Fuerzas militares venezolanas intentaban este lunes por cuarto día consecutivo tomar el control de la cárcel El Rodeo, donde la violencia de la última semana dejó un saldo de al menos 25 muertos, cifra que podría aumentar ya que un grupo de cientos de reclusos descarta rendirse.

Según el ministro del Interior y Justicia, Tarek El Aissami, un grupo de reclusos, jefes de bandas criminales, mantienen retenidos por la fuerza a varios centenares de internos y les impiden rendirse en la cárcel situada en la ciudad dormitorio de Guatire (norte), a 40 km de Caracas.

“Hay un grupo minoritario que están dominados por esos mafiosos, por esos jefes de esas bandas criminales y que pretenden imponer por la fuerza su violencia”, declaró el ministro.

“El llamado al diálogo continúa, el llamado a diálogo no ha cesado”, afirmó El Aissami.

Desde el viernes, más de 4.000 efectivos militares intentan controlar esta cárcel donde un enfrentamiento armado de presos dejó un saldo hace ocho días de al menos 22 muertos.

En la toma militar del penal iniciada el viernes perdieron la vida dos guardias nacionales venezolanos y un preso, según cifras oficiales.

 

¿Quién les entrega armas?
El Aissami detalló que sobre una población de 4.700 presos, unos 2.500 reclusos de El Rodeo ya fueron trasladados temporalmente a otros cuatro penales y explicó que sus familiares pueden acceder a las cárceles para constatar “que no ha habido ningún tipo de maltrato, ni negación de derecho” a estos internos.

El incidente en El Rodeo es el más grave registrado en una cárcel venezolana de la última década y refleja el hacinamiento que se registra en las prisiones venezolanas, que llegan a albergar cerca de 50.000 internos cuando la capacidad no supera los 14.000, según organizaciones humanitarias.

La posesión de armas por parte de los reclusos de El Rodeo es también uno de los asuntos clave de esta crisis. El diputado opositor Julio Borges afirmó que la situación de las mafias dentro de las cárceles “es mucho peor” ahora que cuando el presidente venezolano Hugo Chávez asumió el poder hace 12 años.

“¿Cómo se explica que armas de guerra como las que hemos visto estos días hayan podido entrar y permanecer como si nada en una cárcel?”, planteó.

El viernes, responsables militares enseñaron ante las cámaras de la televisión oficial decenas de armas, entre ellas fusiles, granadas y pistolas de diverso calibre, aprehendidas en la prisión.

“Ninguna persona común puede llevar una ametralladora a una cárcel. Definitivamente quienes introducen armas son los funcionarios. Esto que está pasando en El Rodeo lo crearon ellos mismos”, declaró a la AFP Carlos Nieto, responsable de la organización “Una ventana a la libertad”, que exhortará este martes a la fiscal nacional Luisa Ortega a que inicie una investigación sobre este asunto.

Pedirán renuncia de ministros
Este lunes, la coalición opositora Mesa de la Unidad Democrática (MUD) comenzó a recoger firmas para pedir la renuncia del ministro de Interior por su gestión en el caso de El Rodeo.

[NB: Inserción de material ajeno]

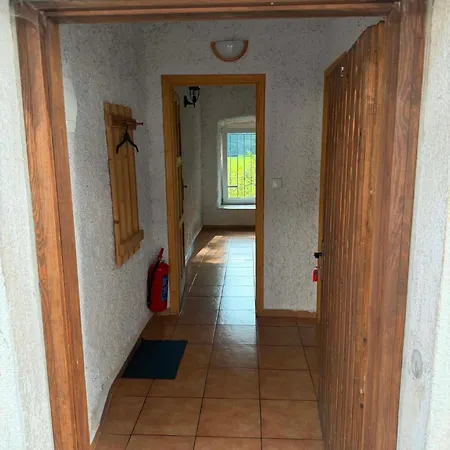 Statek U Potoka Casa vacanze *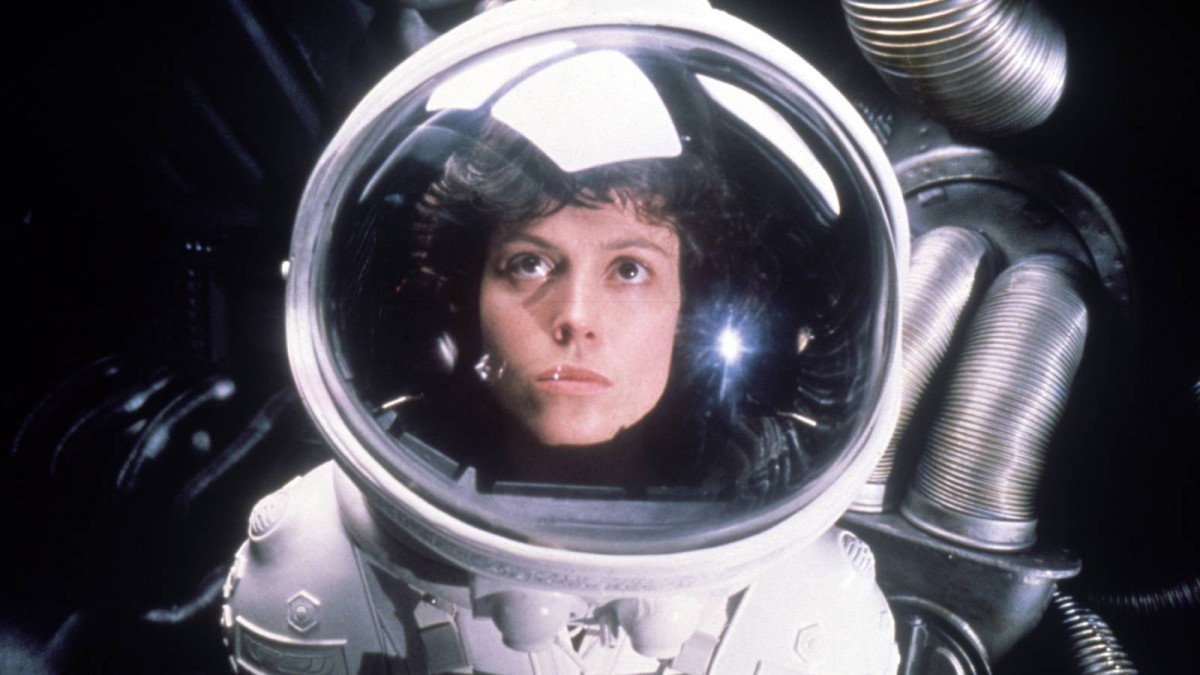 10 Sci-Fi Monster Movies That Owe Everything To Alien
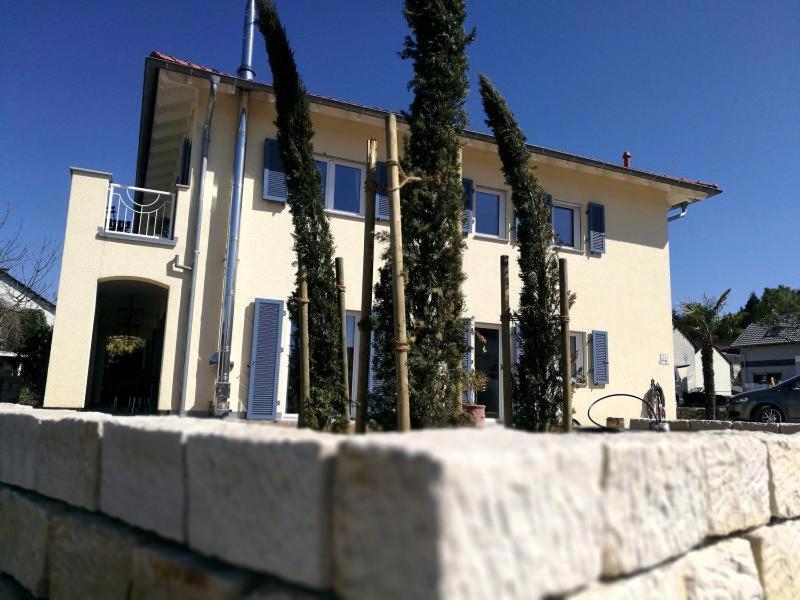 Апартаменты A Casa Mia *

Según organizaciones humanitarias, el número real de fallecidos por la violencia registrada en la última semana en El Rodeo superaría los 60, según informaciones recogidas en las morgues.

Las cárceles venezolanas son escenario constante de conflictos. En los últimos meses, se han registrado varios incidentes violentos entre los propios reclusos o enfrentamientos con los guardias de seguridad que muchas veces dejan muertos y heridos.

Organizaciones humanitarias afirman que en las cárceles de este país mueren unos 300 reos al año. Solo en el primer trimestre de este año la cifra de fallecidos en los penales fue de 121 presos, según estas fuentes.